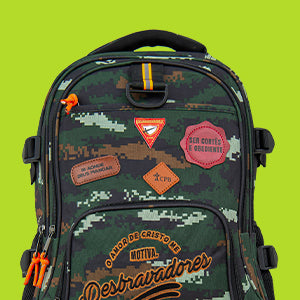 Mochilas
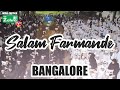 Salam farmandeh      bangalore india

────────────────────────────────────────

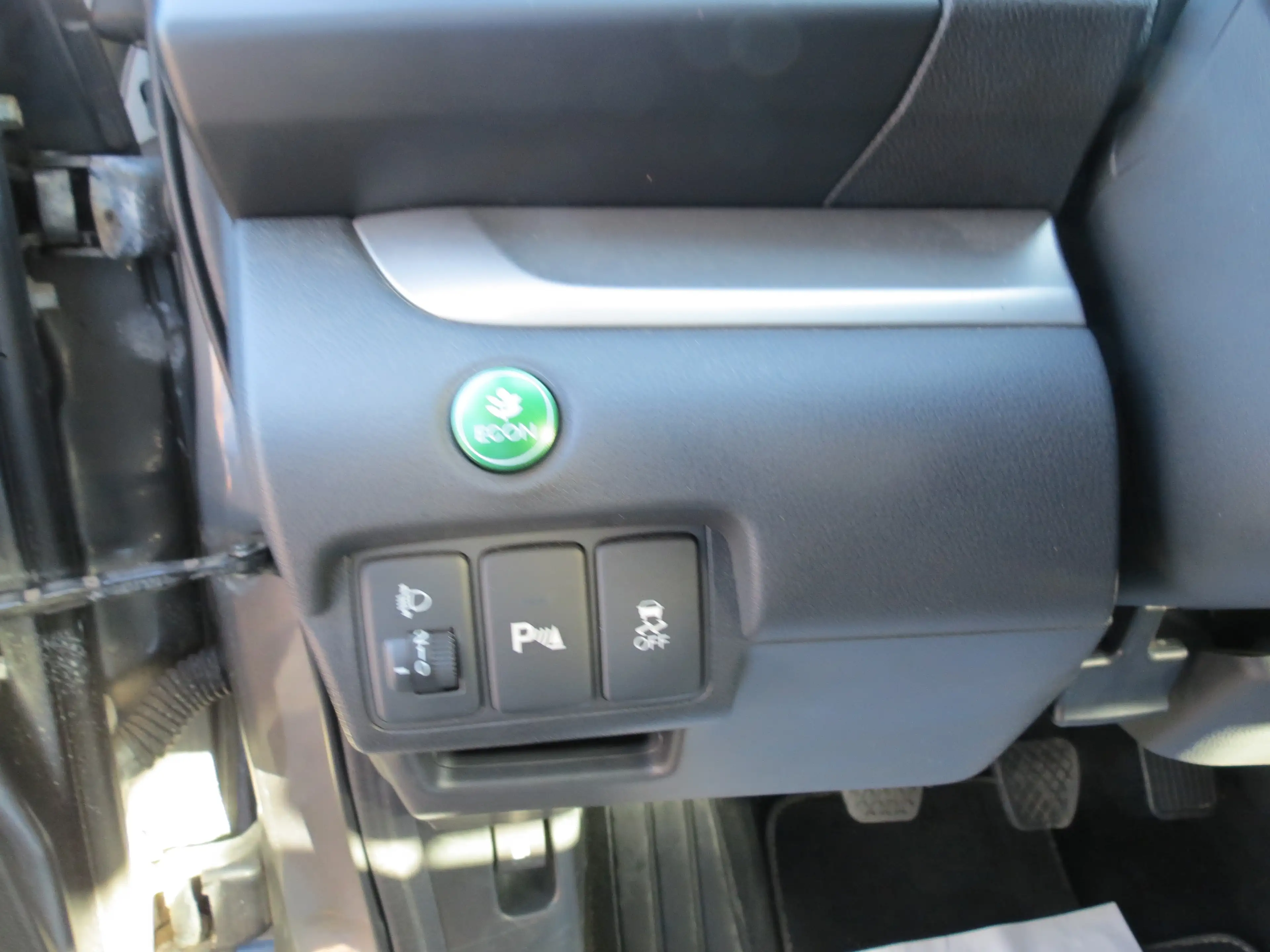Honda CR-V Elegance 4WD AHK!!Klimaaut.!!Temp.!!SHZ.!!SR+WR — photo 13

────────────────────────────────────────

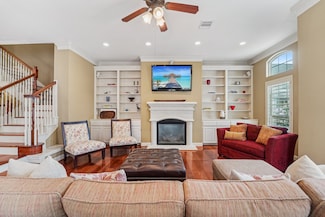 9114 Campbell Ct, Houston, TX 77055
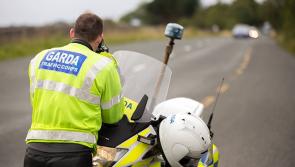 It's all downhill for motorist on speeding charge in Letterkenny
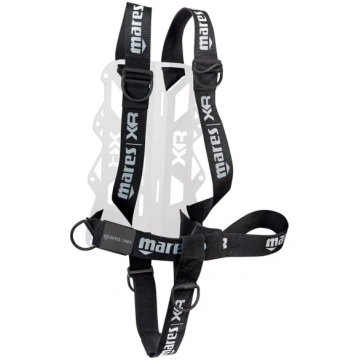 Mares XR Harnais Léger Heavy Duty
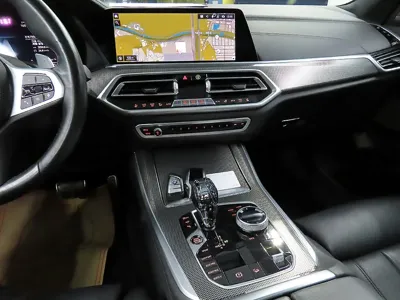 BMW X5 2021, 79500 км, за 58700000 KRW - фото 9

────────────────────────────────────────

Task description:
Retype only the lines above from the one with "9114 Campbell Ct, Houston, TX 77055" through the one with "BMW X5 2021, 79500", exactly and with both ends. Images stay out.

Your response:
 9114 Campbell Ct, Houston, TX 77055
 It's all downhill for motorist on speeding charge in Letterkenny
 Mares XR Harnais Léger Heavy Duty
 BMW X5 2021, 79500 км, за 58700000 KRW - фото 9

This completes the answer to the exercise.